Clashes on Sunday on Israel's borders, where Israeli troops killed at least 13 Palestinian protesters, underscored the depth of Arab frustration over the decades-old conflict, which remains a central preoccupation in the region.
Spetalnick uses the catachresis "protesters" to willfully mislead readers into believing that the Arab mobs, bused to the Syrian, Lebanese, and Gazan borders with Israel and encouraged to rush and infiltrate those borders, were simply "protesters" in deep "frustration" unable to cope with their "preoccupation" over the conflict.  Spetalnick is so programmed to toe the Arab line, he completely ignores any Israeli preoccupation associated with being a country 9 miles wide at the neck, one that has barely survived multiple wars of annihilation waged against it by its Arab neighbors, and whose civilian population is under daily threat of terrorist attacks.

That's what we mean when we write that Reuters is in perpetual violation of its Trust Principles and Handbook of Journalism promising "freedom from bias".
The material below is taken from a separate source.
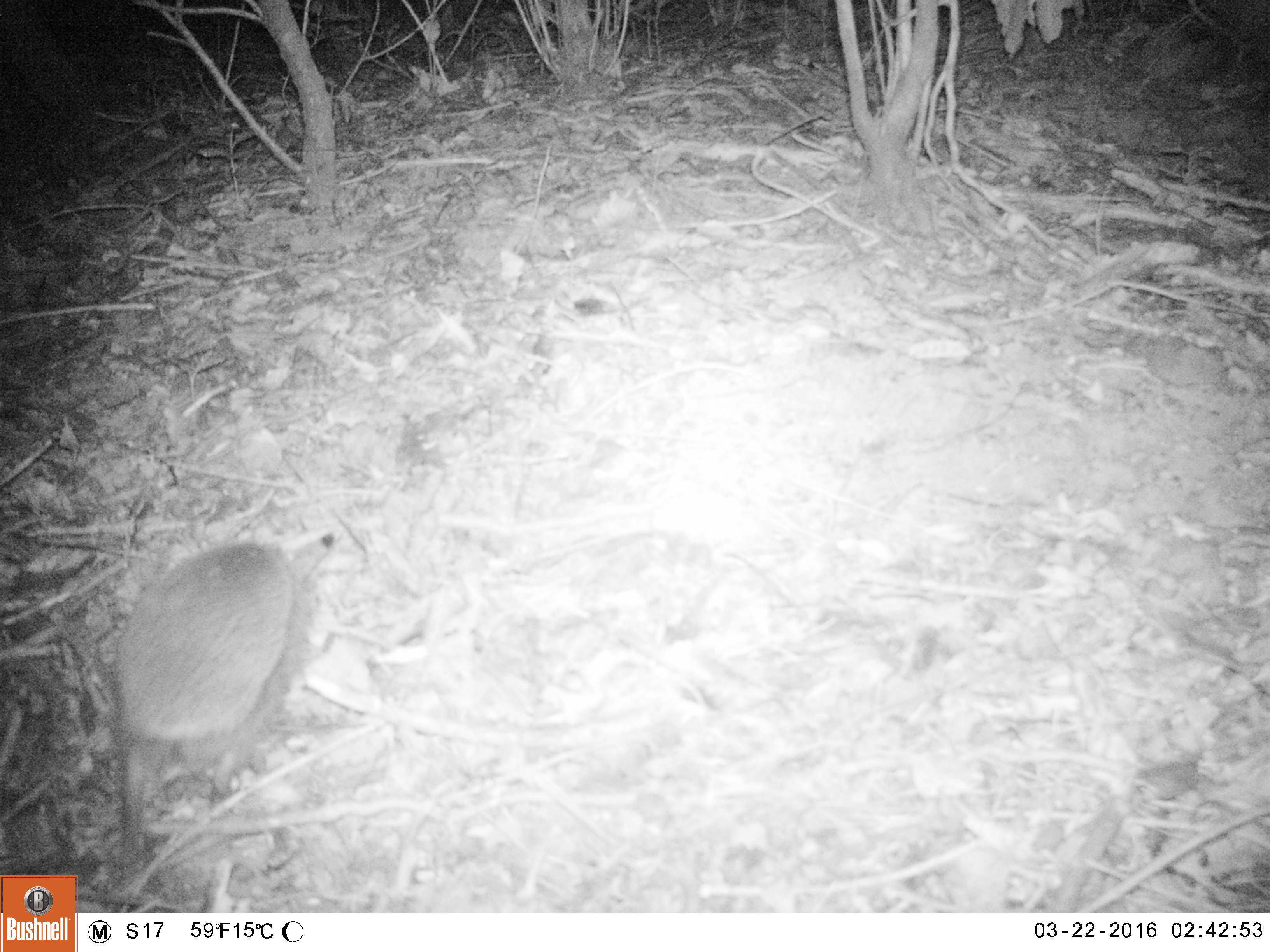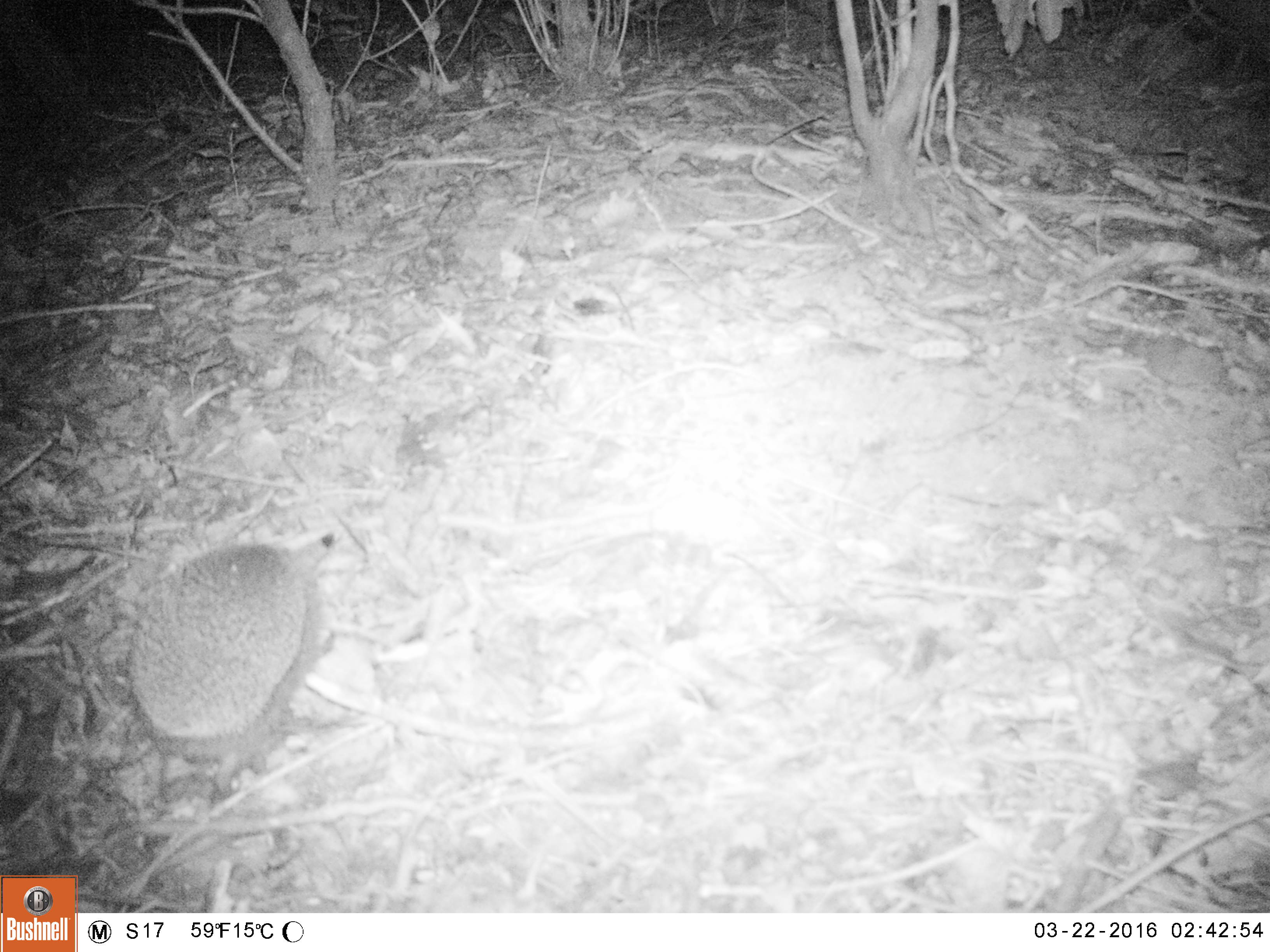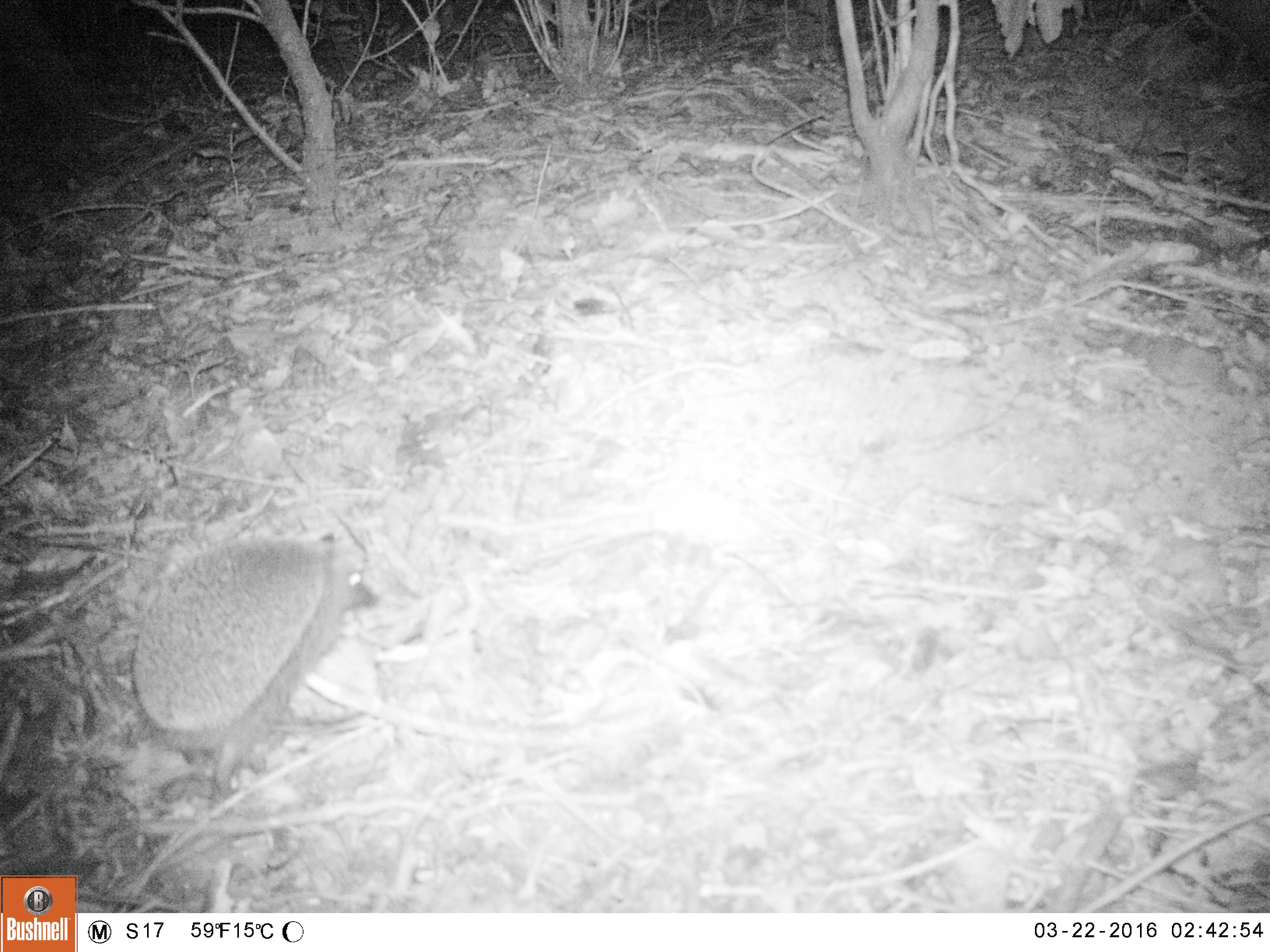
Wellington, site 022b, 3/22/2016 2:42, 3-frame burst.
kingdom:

Spetalnick continues along this same vein with implicit jibes directed at former U.S. President George Bush and Israeli Prime Minister Benjamin Netanyahu: 
Obama raised Arab expectations for a more active and even-handed U.S. role when he took office but the mood soured when he backed down from confronting Israel over settlement building in the occupied West Bank. His unmet pledge to shut the prison at Guantanamo also has drawn Muslim criticism.
While Obama is expected to recommit broadly to seeking Israeli-Palestinian peace in his speech and during talks with Netanyahu on Friday, there are no plans to seek major Israeli concessions for now. Nor has the right-wing Israeli leader given any sign concessions would be forthcoming.
Spetalnick again ignores any perspective other than that of the Arabs: the United States under Bush was not "active" or "even-handed" in its role in the Arab-Israeli conflict; Israel must be "confronted" over Jewish settlements in the "occupied West Bank"; all attention is on "the right-wing" Netanyahu to make concessions, etc.

There is no mention that George Bush was the first U.S. President to publicly call for a Palestinian state and to encourage democratic elections in the territories (which brought Hamas to power); no mention that Jewish settlements in Judea and Samaria (the "West Bank") are entirely legal in international law; no mention that it has been Palestinian President Mahmoud Abbas who has consistently refused to make any concessions or even to engage in unconditional peace talks with Israel.

Spetalnick and Reuters are simply not constitutionally able to take an honest, even-handed approach in their Middle East reporting.  Constitutionally unable to "take no side; tell all sides".  Constitutionally unable to honor their Trust Principles or their Handbook.